Controlla anche il monitoraggio delle conversioni. Un modulo che non invia l’evento a GA4 può far sembrare inefficace una campagna pubblicitaria. Verifica clic sul telefono, invii dei form, acquisti e richieste di contatto.

Nei giorni successivi confronta traffico, posizionamento e conversioni con i dati precedenti. Se il tasso di contatto cala, analizza prima mobile, pagine di atterraggio e form. Il problema può essere una modifica tecnica, non il mercato.

Domande frequenti sul trasferimento di un sito WordPress

Posso trasferire soltanto l’amministrazione di WordPress?

Sì, se il sito resta sullo stesso hosting e il dominio non cambia. Devi creare un nuovo account amministratore, trasferire gli strumenti collegati e rimuovere gli accessi precedenti dopo la verifica.

Devo trasferire anche il dominio?

Solo se il dominio deve passare a un altro registrar o a un nuovo account. Se resta presso lo stesso fornitore, puoi trasferire la gestione operativa senza spostarlo tecnicamente.

Il trasferimento fa perdere il posizionamento?

Non necessariamente. Il rischio aumenta quando cambiano gli URL, mancano i redirect, il sito viene bloccato da noindex o si interrompono sitemap e tracciamenti. Backup, test e mappa URL riducono gli errori.

Un plugin basta per trasferire un sito?

Per siti semplici può aiutare a copiare file e database.
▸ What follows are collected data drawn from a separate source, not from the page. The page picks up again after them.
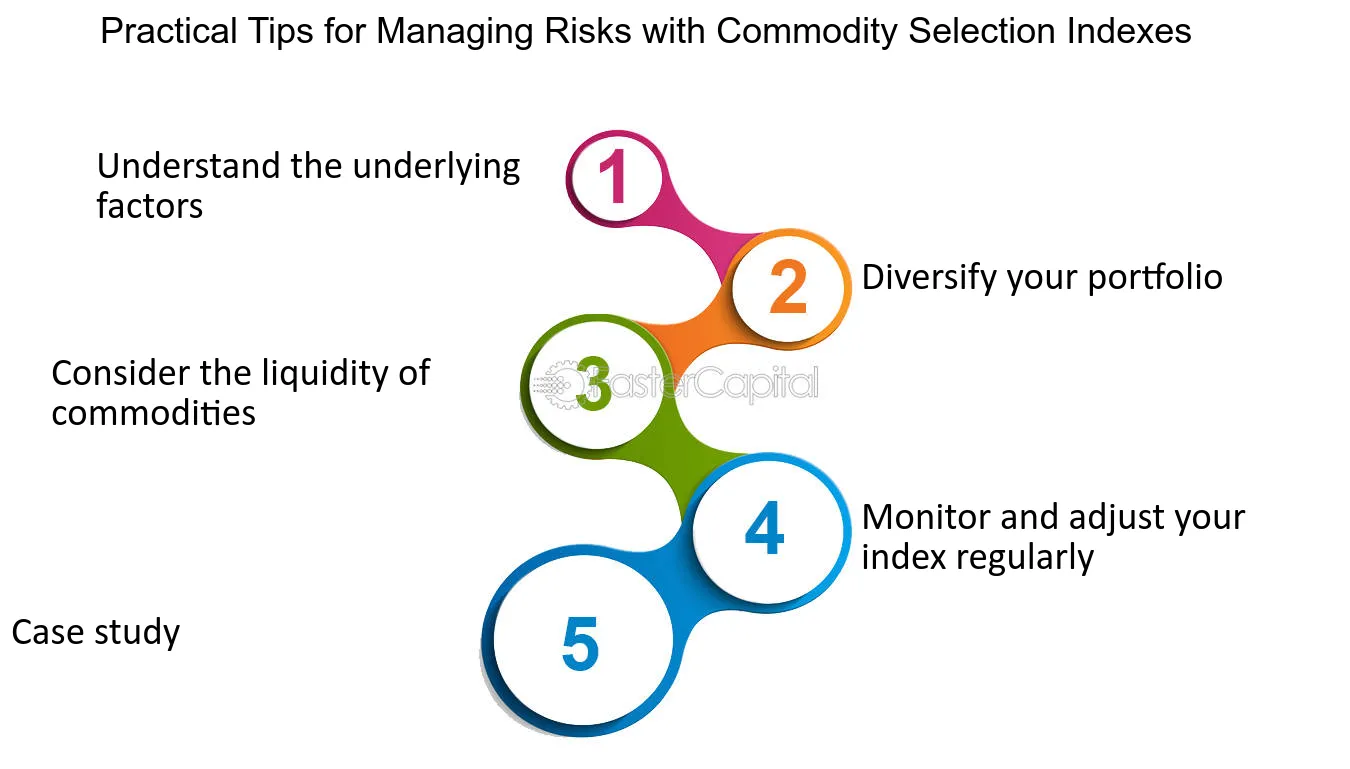 Practical Tips for Managing Risks with Commodity Selection Indexes

1
Understand the underlying factors

2
Diversify your portfolio

3
Consider the liquidity of commodities

FasterCapital

4
Monitor and adjust your index regularly

5
Case study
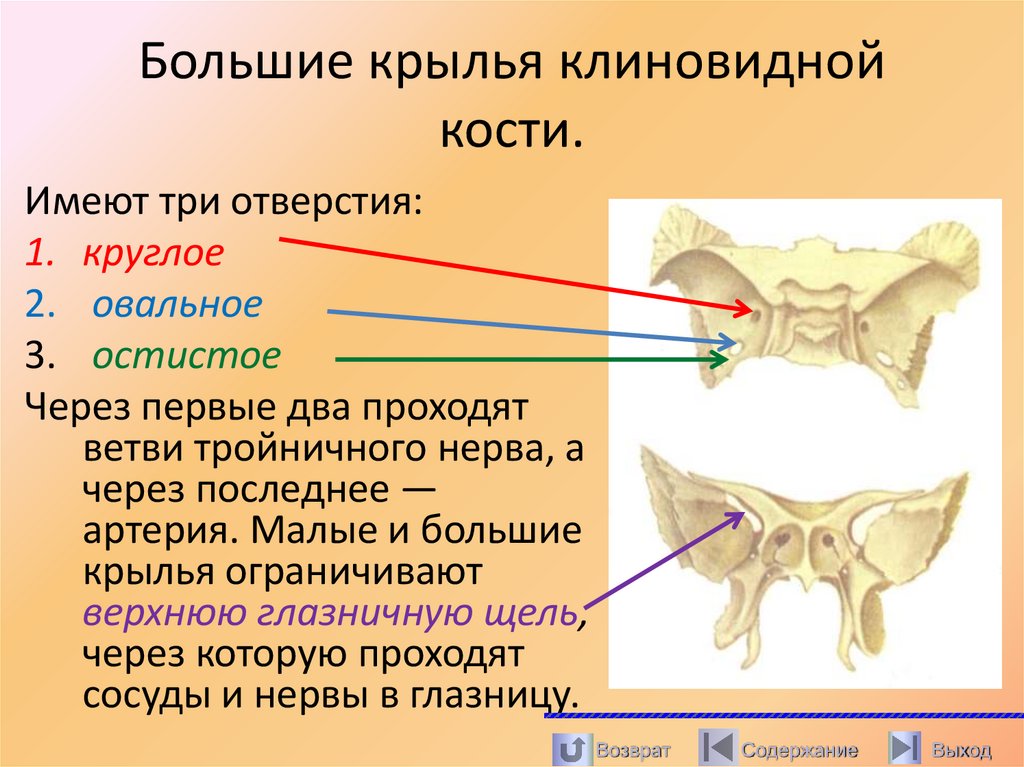 Большие крылья клиновидной кости.

Имеют три отверстия:
1. круглое
2. овальное
3. остистое

Через первые два проходят ветви тройничного нерва, а через последнее — артерия. Малые и большие крылья ограничивают верхнюю глазничную щель, через которую проходят сосуды и нервы в глазницу.

Возврат Содержание Выход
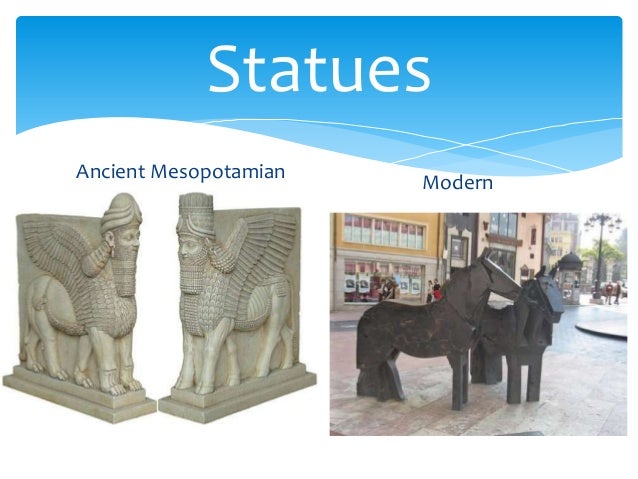 Statues

Ancient Mesopotamian

Modern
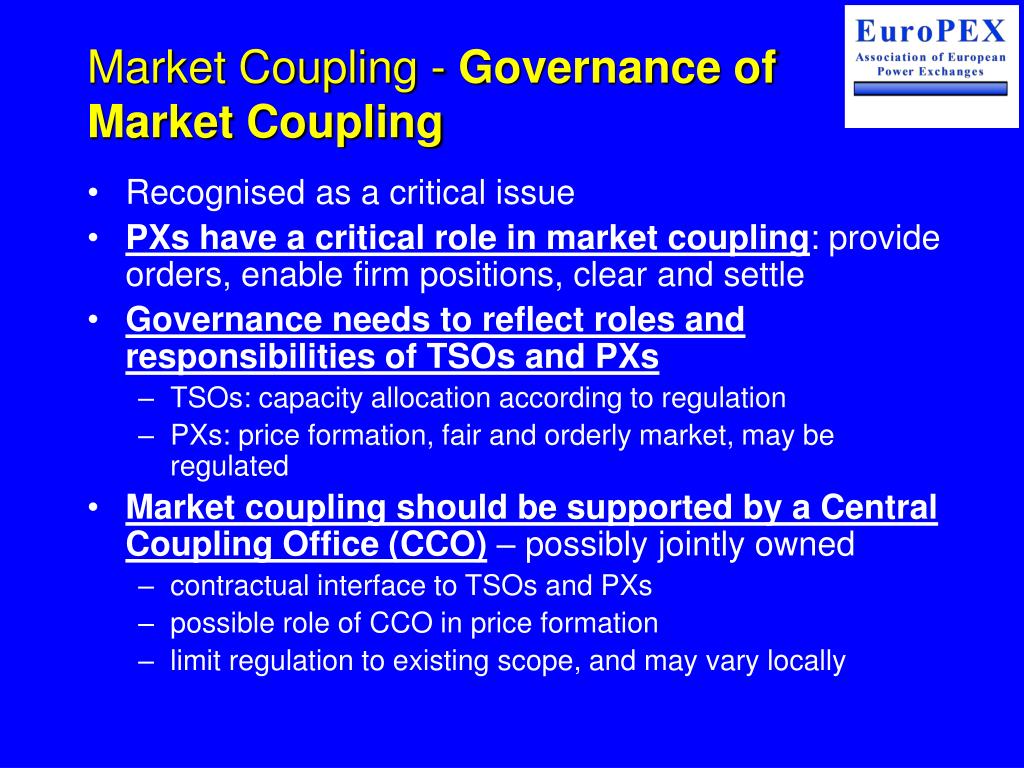 EuroPEX
Association of European Power Exchanges

Market Coupling - Governance of Market Coupling

• Recognised as a critical issue
• PXs have a critical role in market coupling: provide orders, enable firm positions, clear and settle
• Governance needs to reflect roles and responsibilities of TSOs and PXs
– TSOs: capacity allocation according to regulation
– PXs: price formation, fair and orderly market, may be regulated
• Market coupling should be supported by a Central Coupling Office (CCO) – possibly jointly owned
– contractual interface to TSOs and PXs
– possible role of CCO in price formation
– limit regulation to existing scope, and may vary locally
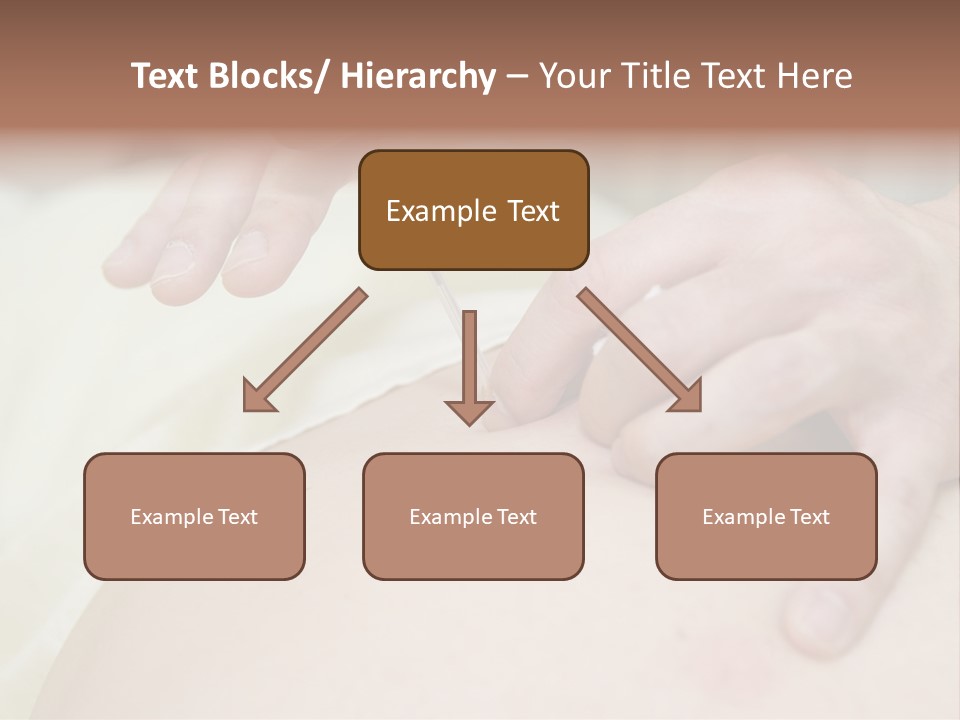 Text Blocks/ Hierarchy – Your Title Text Here

Example Text

Example Text

Example Text

Example Text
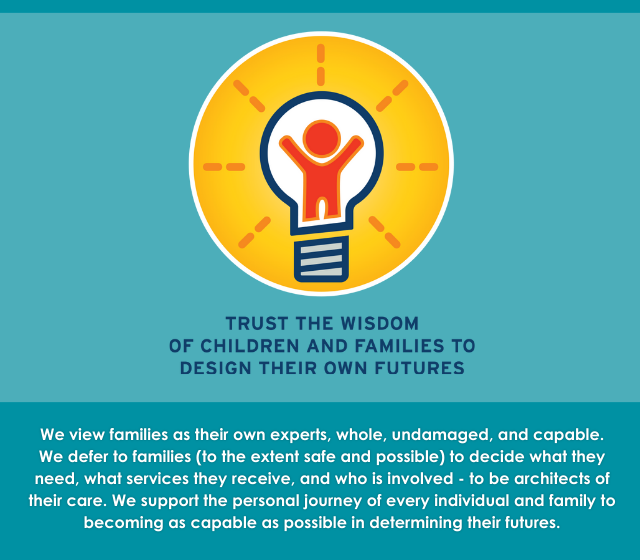 TRUST THE WISDOM
OF CHILDREN AND FAMILIES TO
DESIGN THEIR OWN FUTURES

We view families as their own experts, whole, undamaged, and capable. We defer to families (to the extent safe and possible) to decide what they need, what services they receive, and who is involved - to be architects of their care. We support the personal journey of every individual and family to becoming as capable as possible in determining their futures.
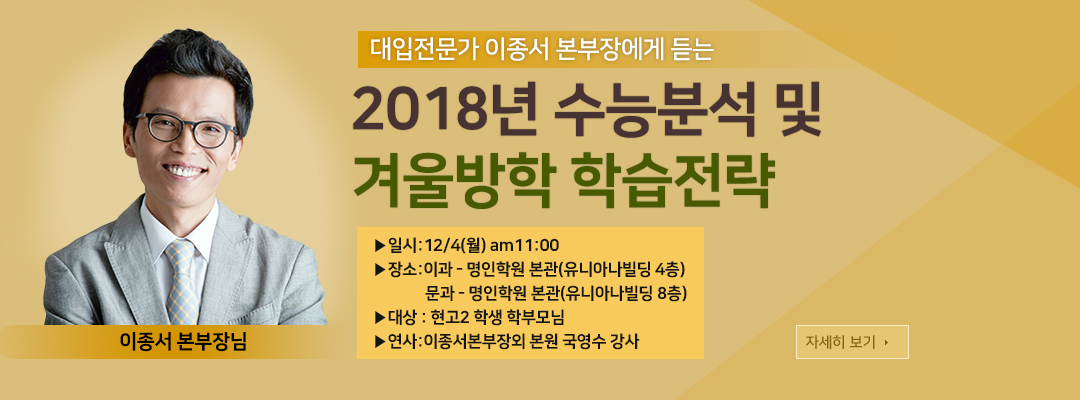 대입전문가 이종서 본부장에게 듣는

2018년 수능분석 및
겨울방학 학습전략

▶일시: 12/4(월) am11:00
▶장소: 이과 - 명인학원 본관(유니아나빌딩 4층)
문과 - 명인학원 본관(유니아나빌딩 8층)
▶대상 : 현고2 학생 학부모님
▶연사: 이종서본부장외 본원 국영수 강사

이종서 본부장님

자세히 보기 ▸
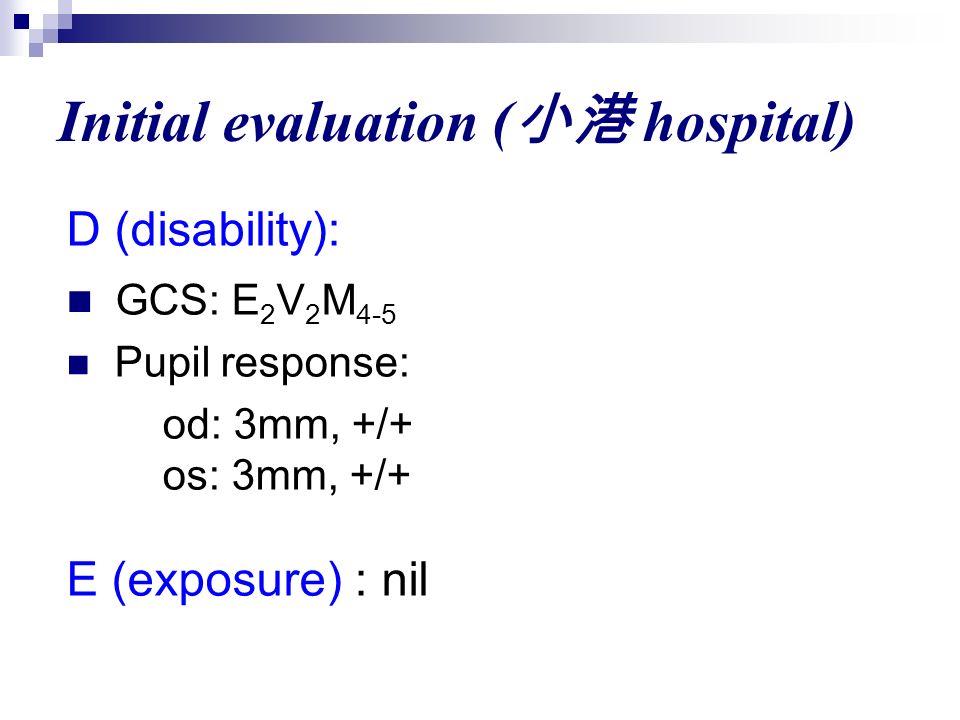 Initial evaluation (小港 hospital)

D (disability):

GCS: $E_2V_2M_{4-5}$

Pupil response:

od: 3mm, +/+
os: 3mm, +/+

E (exposure) : nil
Non trasferisce automaticamente contratti, dominio, licenze, account pubblicitari, email e responsabilità sulla gestione. Serve comunque un controllo manuale.

Dati strutturati per le FAQ

Conclusione: una consegna completa protegge il tuo investimento

Trasferire la proprietà di un sito WordPress significa consegnare un sistema completo, non soltanto una password. Dominio, hosting, account, dati, licenze, SEO e tracciamenti devono passare in modo ordinato.

Prepara l’inventario, crea un backup verificabile, testa il nuovo ambiente e documenta ogni accesso. Se il progetto include e-commerce, campagne o traffico organico, una migrazione professionale evita blocchi, richieste perse e cali di visibilità.